## WHAT YOU HAVE TO DO
Restate all the data word for word, leaving nothing out.
▬▬▬▬▬▬
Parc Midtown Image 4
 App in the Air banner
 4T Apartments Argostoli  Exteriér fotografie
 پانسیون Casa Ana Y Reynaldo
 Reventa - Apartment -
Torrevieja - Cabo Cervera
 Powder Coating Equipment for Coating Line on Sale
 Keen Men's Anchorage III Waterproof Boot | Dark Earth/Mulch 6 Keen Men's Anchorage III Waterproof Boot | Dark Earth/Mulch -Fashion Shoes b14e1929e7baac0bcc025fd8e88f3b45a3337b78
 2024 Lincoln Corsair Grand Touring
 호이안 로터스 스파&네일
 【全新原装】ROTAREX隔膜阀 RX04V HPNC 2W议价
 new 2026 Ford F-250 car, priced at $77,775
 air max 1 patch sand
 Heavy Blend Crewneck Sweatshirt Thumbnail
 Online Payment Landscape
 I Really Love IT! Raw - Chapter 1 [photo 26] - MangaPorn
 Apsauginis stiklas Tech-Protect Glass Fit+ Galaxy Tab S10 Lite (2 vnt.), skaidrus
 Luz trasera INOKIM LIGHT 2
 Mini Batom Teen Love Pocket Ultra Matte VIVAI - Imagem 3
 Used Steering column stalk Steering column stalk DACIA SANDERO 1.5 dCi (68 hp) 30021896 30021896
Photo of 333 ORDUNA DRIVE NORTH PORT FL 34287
▬▬▬▬▬▬
## SOLUTION BELOW
Parc Midtown Image 4
 App in the Air banner
 4T Apartments Argostoli  Exteriér fotografie
 پانسیون Casa Ana Y Reynaldo
 Reventa - Apartment -
Torrevieja - Cabo Cervera
 Powder Coating Equipment for Coating Line on Sale
 Keen Men's Anchorage III Waterproof Boot | Dark Earth/Mulch 6 Keen Men's Anchorage III Waterproof Boot | Dark Earth/Mulch -Fashion Shoes b14e1929e7baac0bcc025fd8e88f3b45a3337b78
 2024 Lincoln Corsair Grand Touring
 호이안 로터스 스파&네일
 【全新原装】ROTAREX隔膜阀 RX04V HPNC 2W议价
 new 2026 Ford F-250 car, priced at $77,775
 air max 1 patch sand
 Heavy Blend Crewneck Sweatshirt Thumbnail
 Online Payment Landscape
 I Really Love IT! Raw - Chapter 1 [photo 26] - MangaPorn
 Apsauginis stiklas Tech-Protect Glass Fit+ Galaxy Tab S10 Lite (2 vnt.), skaidrus
 Luz trasera INOKIM LIGHT 2
 Mini Batom Teen Love Pocket Ultra Matte VIVAI - Imagem 3
 Used Steering column stalk Steering column stalk DACIA SANDERO 1.5 dCi (68 hp) 30021896 30021896
Photo of 333 ORDUNA DRIVE NORTH PORT FL 34287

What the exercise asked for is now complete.